YOUR OBJECTIVE:
The entire listing is to be repeated verbatim.

TASK DATA:

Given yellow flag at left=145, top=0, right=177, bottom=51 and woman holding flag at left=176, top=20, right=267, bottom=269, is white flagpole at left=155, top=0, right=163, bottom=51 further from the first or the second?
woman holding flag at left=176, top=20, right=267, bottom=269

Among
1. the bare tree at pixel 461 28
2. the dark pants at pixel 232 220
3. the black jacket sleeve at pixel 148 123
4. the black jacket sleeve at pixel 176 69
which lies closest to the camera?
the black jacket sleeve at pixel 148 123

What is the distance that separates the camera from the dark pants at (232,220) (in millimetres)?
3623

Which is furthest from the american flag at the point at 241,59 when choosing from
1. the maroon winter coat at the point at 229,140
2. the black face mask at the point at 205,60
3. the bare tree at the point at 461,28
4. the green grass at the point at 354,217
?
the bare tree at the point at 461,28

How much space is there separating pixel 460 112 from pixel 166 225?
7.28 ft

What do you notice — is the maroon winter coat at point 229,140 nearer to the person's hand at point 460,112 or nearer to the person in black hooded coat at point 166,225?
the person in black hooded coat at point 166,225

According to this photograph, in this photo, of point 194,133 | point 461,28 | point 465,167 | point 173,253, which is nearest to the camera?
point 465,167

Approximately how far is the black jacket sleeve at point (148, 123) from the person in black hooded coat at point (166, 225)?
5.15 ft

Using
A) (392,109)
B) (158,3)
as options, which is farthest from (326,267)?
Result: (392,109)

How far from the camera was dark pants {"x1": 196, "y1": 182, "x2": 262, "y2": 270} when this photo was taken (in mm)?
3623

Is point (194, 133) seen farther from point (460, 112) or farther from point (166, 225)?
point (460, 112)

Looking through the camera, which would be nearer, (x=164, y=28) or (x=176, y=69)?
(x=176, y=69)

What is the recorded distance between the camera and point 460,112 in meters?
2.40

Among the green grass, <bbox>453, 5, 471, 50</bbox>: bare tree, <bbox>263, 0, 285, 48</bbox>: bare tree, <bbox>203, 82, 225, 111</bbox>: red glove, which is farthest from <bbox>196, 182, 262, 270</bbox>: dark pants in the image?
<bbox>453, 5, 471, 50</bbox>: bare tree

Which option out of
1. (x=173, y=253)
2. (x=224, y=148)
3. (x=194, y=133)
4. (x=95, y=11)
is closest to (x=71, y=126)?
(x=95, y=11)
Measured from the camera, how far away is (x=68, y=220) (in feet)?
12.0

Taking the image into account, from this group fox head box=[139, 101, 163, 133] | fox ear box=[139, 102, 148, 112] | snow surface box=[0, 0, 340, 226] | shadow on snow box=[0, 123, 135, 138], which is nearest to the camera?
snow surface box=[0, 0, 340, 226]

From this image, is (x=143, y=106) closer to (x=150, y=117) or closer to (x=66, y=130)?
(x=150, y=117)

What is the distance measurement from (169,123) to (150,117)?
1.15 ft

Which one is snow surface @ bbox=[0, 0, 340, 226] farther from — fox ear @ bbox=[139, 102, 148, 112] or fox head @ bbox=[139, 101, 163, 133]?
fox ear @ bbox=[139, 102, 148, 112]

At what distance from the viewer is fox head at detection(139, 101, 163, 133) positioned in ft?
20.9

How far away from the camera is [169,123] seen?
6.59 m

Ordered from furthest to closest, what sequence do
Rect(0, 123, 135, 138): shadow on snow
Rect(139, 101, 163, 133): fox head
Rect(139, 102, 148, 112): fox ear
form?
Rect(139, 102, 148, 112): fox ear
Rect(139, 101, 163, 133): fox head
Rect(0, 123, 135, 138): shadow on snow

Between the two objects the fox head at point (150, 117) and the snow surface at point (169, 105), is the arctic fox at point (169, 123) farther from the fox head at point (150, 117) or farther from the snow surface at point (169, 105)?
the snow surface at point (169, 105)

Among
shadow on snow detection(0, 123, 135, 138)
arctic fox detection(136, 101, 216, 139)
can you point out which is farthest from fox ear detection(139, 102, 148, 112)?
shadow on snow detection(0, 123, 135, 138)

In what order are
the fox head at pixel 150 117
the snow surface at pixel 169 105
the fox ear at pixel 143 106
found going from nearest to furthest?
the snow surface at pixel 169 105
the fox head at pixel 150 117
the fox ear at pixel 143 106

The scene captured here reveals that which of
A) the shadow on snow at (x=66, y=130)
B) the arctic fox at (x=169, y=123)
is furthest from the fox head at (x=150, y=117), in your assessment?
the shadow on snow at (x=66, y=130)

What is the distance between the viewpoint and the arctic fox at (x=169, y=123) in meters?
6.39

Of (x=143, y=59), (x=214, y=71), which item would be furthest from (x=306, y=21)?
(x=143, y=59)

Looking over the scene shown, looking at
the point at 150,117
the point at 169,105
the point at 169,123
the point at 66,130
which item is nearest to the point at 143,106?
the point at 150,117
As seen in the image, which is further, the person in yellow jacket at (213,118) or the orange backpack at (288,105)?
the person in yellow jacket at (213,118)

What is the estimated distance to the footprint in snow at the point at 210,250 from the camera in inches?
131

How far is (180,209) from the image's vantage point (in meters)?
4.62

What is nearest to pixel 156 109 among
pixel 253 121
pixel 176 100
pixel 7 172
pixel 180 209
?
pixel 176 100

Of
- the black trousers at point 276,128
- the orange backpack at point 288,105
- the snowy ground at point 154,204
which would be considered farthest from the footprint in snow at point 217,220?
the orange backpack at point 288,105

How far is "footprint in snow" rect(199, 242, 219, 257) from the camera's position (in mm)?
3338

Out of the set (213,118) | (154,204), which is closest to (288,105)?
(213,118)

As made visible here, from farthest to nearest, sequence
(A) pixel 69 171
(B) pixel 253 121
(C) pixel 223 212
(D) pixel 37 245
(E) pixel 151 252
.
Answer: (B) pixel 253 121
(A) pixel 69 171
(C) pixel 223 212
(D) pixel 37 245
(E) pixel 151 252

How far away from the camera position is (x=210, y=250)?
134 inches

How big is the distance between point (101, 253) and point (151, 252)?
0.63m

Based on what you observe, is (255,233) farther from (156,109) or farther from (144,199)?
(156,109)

WRITTEN ANSWER:
Given yellow flag at left=145, top=0, right=177, bottom=51 and woman holding flag at left=176, top=20, right=267, bottom=269, is white flagpole at left=155, top=0, right=163, bottom=51 further from the first or the second?
woman holding flag at left=176, top=20, right=267, bottom=269

Among
1. the bare tree at pixel 461 28
2. the dark pants at pixel 232 220
3. the black jacket sleeve at pixel 148 123
4. the black jacket sleeve at pixel 176 69
which lies closest to the camera?
the black jacket sleeve at pixel 148 123

What is the distance that separates the camera from the dark pants at (232,220) (in millimetres)?
3623

Which is furthest from the american flag at the point at 241,59 when choosing from
1. the maroon winter coat at the point at 229,140
2. the black face mask at the point at 205,60
3. the bare tree at the point at 461,28
4. the green grass at the point at 354,217
?
the bare tree at the point at 461,28

How much space is there separating pixel 460 112 from pixel 166 225?
7.28 ft

What do you notice — is the maroon winter coat at point 229,140 nearer to the person's hand at point 460,112 or nearer to the person in black hooded coat at point 166,225?
the person in black hooded coat at point 166,225

According to this photograph, in this photo, of point 194,133 | point 461,28 | point 465,167 | point 173,253, which is nearest to the camera?
point 465,167

Approximately how far is the black jacket sleeve at point (148, 123) from the person in black hooded coat at point (166, 225)?
5.15 ft

Using
A) (392,109)
B) (158,3)
as options, which is farthest from (326,267)?
Result: (392,109)

How far from the camera was dark pants {"x1": 196, "y1": 182, "x2": 262, "y2": 270} when this photo was taken (in mm)?
3623

Is point (194, 133) seen farther from point (460, 112) or farther from point (166, 225)?
point (460, 112)

Looking through the camera, which would be nearer, (x=164, y=28) or (x=176, y=69)?
(x=176, y=69)

What is the recorded distance between the camera and point 460,112 in meters?
2.40

Among the green grass, <bbox>453, 5, 471, 50</bbox>: bare tree, <bbox>263, 0, 285, 48</bbox>: bare tree, <bbox>203, 82, 225, 111</bbox>: red glove, which is farthest from <bbox>196, 182, 262, 270</bbox>: dark pants in the image?
<bbox>453, 5, 471, 50</bbox>: bare tree

Which option out of
1. (x=173, y=253)
2. (x=224, y=148)
3. (x=194, y=133)
4. (x=95, y=11)
is closest to (x=71, y=126)?
(x=95, y=11)
Measured from the camera, how far away is (x=68, y=220) (in feet)?
12.0

Taking the image into account, from this group fox head box=[139, 101, 163, 133] | fox ear box=[139, 102, 148, 112] | snow surface box=[0, 0, 340, 226] | shadow on snow box=[0, 123, 135, 138], which is nearest to the camera?
snow surface box=[0, 0, 340, 226]

From this image, is (x=143, y=106) closer to (x=150, y=117) or closer to (x=66, y=130)?
(x=150, y=117)

What is the distance measurement from (169,123) to (150,117)?
1.15 ft

Which one is snow surface @ bbox=[0, 0, 340, 226] farther from — fox ear @ bbox=[139, 102, 148, 112] or fox head @ bbox=[139, 101, 163, 133]?
fox ear @ bbox=[139, 102, 148, 112]

At what distance from the viewer is fox head at detection(139, 101, 163, 133) positioned in ft?
20.9

How far away from the camera is [169,123] seen?
6.59 m

Ordered from furthest to closest, what sequence do
Rect(0, 123, 135, 138): shadow on snow
Rect(139, 101, 163, 133): fox head
Rect(139, 102, 148, 112): fox ear
form?
Rect(139, 102, 148, 112): fox ear
Rect(139, 101, 163, 133): fox head
Rect(0, 123, 135, 138): shadow on snow

Between the two objects the fox head at point (150, 117) and the snow surface at point (169, 105), is the arctic fox at point (169, 123) farther from the fox head at point (150, 117) or farther from the snow surface at point (169, 105)?
the snow surface at point (169, 105)

Among
shadow on snow detection(0, 123, 135, 138)
arctic fox detection(136, 101, 216, 139)
can you point out which is farthest from fox ear detection(139, 102, 148, 112)?
shadow on snow detection(0, 123, 135, 138)

In what order are
the fox head at pixel 150 117
the snow surface at pixel 169 105
the fox ear at pixel 143 106
found going from nearest to furthest?
the snow surface at pixel 169 105
the fox head at pixel 150 117
the fox ear at pixel 143 106

The scene captured here reveals that which of
A) the shadow on snow at (x=66, y=130)
B) the arctic fox at (x=169, y=123)
is furthest from the fox head at (x=150, y=117), in your assessment?
the shadow on snow at (x=66, y=130)

What is the distance between the viewpoint and the arctic fox at (x=169, y=123) in meters?
6.39

Of (x=143, y=59), (x=214, y=71), which item would be furthest from (x=306, y=21)?
(x=143, y=59)

Looking over the scene shown, looking at
the point at 150,117
the point at 169,105
the point at 169,123
the point at 66,130
which item is nearest to the point at 143,106?
the point at 150,117
As seen in the image, which is further, the person in yellow jacket at (213,118) or the orange backpack at (288,105)?
the person in yellow jacket at (213,118)

What is the estimated distance to the footprint in snow at the point at 210,250 from the camera in inches?
131

How far is (180,209) from the image's vantage point (in meters)?
4.62

What is nearest to pixel 156 109 among
pixel 253 121
pixel 176 100
pixel 7 172
pixel 180 209
?
pixel 176 100

Of
- the black trousers at point 276,128
- the orange backpack at point 288,105
- the snowy ground at point 154,204
which would be considered farthest from the footprint in snow at point 217,220?
the orange backpack at point 288,105

How far is "footprint in snow" rect(199, 242, 219, 257) from the camera's position (in mm)?
3338

Out of the set (213,118) | (154,204), which is closest to (288,105)?
(213,118)

As made visible here, from farthest to nearest, sequence
(A) pixel 69 171
(B) pixel 253 121
(C) pixel 223 212
(D) pixel 37 245
(E) pixel 151 252
.
Answer: (B) pixel 253 121
(A) pixel 69 171
(C) pixel 223 212
(D) pixel 37 245
(E) pixel 151 252

How far away from the camera position is (x=210, y=250)?
134 inches

How big is the distance between point (101, 253) and point (151, 252)?
0.63m

Based on what you observe, is (255,233) farther from (156,109) or farther from (144,199)?
(156,109)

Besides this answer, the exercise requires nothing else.